George W. Bush discute con Al Gore (a destra) nel terzo e ultimo dei loro incontri faccia a faccia durante la campagna elettorale del 2000. Jeff Mitchell USA (Reuters)

Di quei tre confronti inaugurali hanno preso atto candidati, consiglieri e anche elettori e nessuno dei dibattiti che ne sono seguiti è stato così decisivo. Hanno avuto i loro momenti, sì.
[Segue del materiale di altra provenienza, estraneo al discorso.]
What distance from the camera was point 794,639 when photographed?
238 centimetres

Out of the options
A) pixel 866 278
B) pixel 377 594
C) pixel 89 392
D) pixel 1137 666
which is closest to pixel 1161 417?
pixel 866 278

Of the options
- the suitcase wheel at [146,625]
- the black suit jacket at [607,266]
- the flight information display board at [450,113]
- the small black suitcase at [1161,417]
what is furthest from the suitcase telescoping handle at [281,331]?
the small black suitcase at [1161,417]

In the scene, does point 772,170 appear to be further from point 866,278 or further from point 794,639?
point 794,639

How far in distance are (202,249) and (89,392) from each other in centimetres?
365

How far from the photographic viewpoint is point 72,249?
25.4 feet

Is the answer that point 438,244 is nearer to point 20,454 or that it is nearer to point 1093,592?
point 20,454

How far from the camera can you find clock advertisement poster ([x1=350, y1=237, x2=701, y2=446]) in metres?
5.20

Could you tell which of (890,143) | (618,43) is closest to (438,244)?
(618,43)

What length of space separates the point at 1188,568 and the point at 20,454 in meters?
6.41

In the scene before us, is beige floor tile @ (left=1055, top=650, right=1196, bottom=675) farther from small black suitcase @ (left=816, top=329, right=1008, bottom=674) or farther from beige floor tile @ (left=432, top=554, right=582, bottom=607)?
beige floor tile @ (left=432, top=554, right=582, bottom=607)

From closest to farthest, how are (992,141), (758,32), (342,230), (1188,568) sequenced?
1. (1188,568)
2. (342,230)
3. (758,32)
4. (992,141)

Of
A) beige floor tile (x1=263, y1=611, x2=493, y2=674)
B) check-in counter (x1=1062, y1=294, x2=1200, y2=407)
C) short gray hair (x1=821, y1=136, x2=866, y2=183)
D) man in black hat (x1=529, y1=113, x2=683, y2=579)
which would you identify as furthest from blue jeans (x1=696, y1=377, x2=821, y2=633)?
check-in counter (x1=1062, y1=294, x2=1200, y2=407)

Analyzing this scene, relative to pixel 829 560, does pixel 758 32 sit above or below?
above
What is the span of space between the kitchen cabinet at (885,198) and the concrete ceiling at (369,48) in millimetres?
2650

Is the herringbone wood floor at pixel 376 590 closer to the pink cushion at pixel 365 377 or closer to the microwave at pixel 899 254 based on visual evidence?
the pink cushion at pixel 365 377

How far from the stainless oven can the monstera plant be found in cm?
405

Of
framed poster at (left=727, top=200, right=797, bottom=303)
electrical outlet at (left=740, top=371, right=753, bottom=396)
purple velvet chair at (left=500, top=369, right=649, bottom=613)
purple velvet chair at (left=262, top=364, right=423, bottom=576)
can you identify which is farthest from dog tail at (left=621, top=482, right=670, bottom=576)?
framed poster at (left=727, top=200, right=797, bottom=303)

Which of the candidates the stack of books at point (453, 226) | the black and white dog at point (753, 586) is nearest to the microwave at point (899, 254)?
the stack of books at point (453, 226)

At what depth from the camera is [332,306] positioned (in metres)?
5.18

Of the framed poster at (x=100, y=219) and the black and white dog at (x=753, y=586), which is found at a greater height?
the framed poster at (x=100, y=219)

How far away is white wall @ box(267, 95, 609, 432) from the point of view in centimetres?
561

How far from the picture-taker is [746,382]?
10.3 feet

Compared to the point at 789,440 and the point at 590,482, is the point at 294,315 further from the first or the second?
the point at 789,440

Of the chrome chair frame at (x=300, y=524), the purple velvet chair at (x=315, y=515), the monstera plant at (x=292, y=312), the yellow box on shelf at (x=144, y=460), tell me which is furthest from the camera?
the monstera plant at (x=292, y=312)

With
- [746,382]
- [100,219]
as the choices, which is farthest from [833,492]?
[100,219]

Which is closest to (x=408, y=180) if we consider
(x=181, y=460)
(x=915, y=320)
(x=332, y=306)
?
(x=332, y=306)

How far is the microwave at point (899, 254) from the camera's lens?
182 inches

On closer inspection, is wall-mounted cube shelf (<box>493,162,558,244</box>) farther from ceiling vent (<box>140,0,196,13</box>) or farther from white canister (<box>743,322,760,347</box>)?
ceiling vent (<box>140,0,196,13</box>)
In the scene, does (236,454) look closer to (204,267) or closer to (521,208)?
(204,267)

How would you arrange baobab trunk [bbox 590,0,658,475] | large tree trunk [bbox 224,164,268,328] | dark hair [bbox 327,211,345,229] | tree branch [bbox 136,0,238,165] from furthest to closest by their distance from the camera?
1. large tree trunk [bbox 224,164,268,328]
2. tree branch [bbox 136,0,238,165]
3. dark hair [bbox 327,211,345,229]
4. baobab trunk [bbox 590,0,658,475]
C’è la battuta sull’età con cui Reagan fece ridere anche il suo avversario, Walter Mondale, nel 1984, la freddezza con cui Michael Dukakis rispose nel 1988 a una domanda sulla pena di morte nell’ipotetico caso di stupro e omicidio della moglie , George Bush Sr. che guarda l’orologio e perde il filo nel 1992 o i forti sospiri di impazienza di Al Gore, che finirà per perdere nel 2000 per una manciata di voti contro Bush Jr.

I sostenitori e gli strateghi democratici, che inevitabilmente vivranno con il cuore in mano durante i 90 minuti che durerà giovedì il dibattito Biden-Trump senza pubblico, confidano con tutto ciò che i precedenti che contano saranno il faccia a faccia. affrontano quelli tra i due. 2020, quando l’attuale presidente ha prevalso su un Trump arrabbiato ed è riuscito persino a fermare la sua tendenza a interrompere con un “Stai zitto, amico?”

Questo martedì, Hillary Clinton, “l’unica persona che ha discusso con entrambi” – nel 2016, con Trump, che aveva promesso in un faccia a faccia che l’avrebbe imprigionata una volta raggiunta la Casa Bianca, e otto anni prima, durante le sue primarie , con Biden – ha pubblicato un articolo d’opinione in Il New York Times in cui ha dato ai telespettatori tre consigli per affrontare il dibattito: prestare attenzione a come i candidati parlano delle persone e non solo delle loro politiche (soprattutto sul tema cruciale dell’aborto); che cercano di vedere “oltre le vanterie” (soprattutto quando si tratta di parlare di economia); e pensare a cosa c’è veramente in gioco in queste elezioni, un dilemma tra “caos [de Trump y su reciente condena por 34 delitos graves]” e “la concorrenza [de Biden]”, che l’ex segretario di Stato considera “un uomo saggio e rispettabile”.

Il candidato repubblicano Donald Trump (a sinistra) e la democratica Hillary Clinton al termine del primo dei loro dibattiti nel 2016.BRIAN SNYDER (REUTERS)

Clinton ha anche chiesto che il teatro non venga anteposto alla politica, perché “si tratta di eleggere il miglior presidente e non il miglior attore”. Anche se questa richiesta, in una cultura come quella degli Stati Uniti e tenendo conto della storia dei dibattiti presidenziali, è più tematica alle regole della lotta da strada che a quelle della nobile arte della retorica, sembra chiedere troppo.